WORK ORDER:
All of the records must be repeated exactly.
DATA EXTRACT: Begin
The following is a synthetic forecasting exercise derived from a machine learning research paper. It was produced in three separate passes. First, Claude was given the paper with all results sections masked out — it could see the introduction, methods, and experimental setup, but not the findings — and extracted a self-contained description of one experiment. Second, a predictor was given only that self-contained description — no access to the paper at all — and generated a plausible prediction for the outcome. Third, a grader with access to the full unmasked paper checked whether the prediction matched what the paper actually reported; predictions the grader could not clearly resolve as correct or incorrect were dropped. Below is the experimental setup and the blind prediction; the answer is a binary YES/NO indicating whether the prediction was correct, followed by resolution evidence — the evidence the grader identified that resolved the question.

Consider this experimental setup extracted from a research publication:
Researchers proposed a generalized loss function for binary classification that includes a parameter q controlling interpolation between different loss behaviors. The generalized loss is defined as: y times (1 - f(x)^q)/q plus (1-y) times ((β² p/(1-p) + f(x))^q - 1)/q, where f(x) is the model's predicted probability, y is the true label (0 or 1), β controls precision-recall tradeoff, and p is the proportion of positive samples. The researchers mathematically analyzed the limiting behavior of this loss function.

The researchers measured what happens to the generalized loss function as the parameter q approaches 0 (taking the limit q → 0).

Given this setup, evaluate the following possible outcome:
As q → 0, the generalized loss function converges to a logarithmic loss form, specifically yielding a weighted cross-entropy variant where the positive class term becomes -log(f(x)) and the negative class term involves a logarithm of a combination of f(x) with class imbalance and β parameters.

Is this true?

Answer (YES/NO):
DATA EXTRACT: End
TASK SOLUTION:
The following is a synthetic forecasting exercise derived from a machine learning research paper. It was produced in three separate passes. First, Claude was given the paper with all results sections masked out — it could see the introduction, methods, and experimental setup, but not the findings — and extracted a self-contained description of one experiment. Second, a predictor was given only that self-contained description — no access to the paper at all — and generated a plausible prediction for the outcome. Third, a grader with access to the full unmasked paper checked whether the prediction matched what the paper actually reported; predictions the grader could not clearly resolve as correct or incorrect were dropped. Below is the experimental setup and the blind prediction; the answer is a binary YES/NO indicating whether the prediction was correct, followed by resolution evidence — the evidence the grader identified that resolved the question.

Consider this experimental setup extracted from a research publication:
Researchers proposed a generalized loss function for binary classification that includes a parameter q controlling interpolation between different loss behaviors. The generalized loss is defined as: y times (1 - f(x)^q)/q plus (1-y) times ((β² p/(1-p) + f(x))^q - 1)/q, where f(x) is the model's predicted probability, y is the true label (0 or 1), β controls precision-recall tradeoff, and p is the proportion of positive samples. The researchers mathematically analyzed the limiting behavior of this loss function.

The researchers measured what happens to the generalized loss function as the parameter q approaches 0 (taking the limit q → 0).

Given this setup, evaluate the following possible outcome:
As q → 0, the generalized loss function converges to a logarithmic loss form, specifically yielding a weighted cross-entropy variant where the positive class term becomes -log(f(x)) and the negative class term involves a logarithm of a combination of f(x) with class imbalance and β parameters.

Is this true?

Answer (YES/NO):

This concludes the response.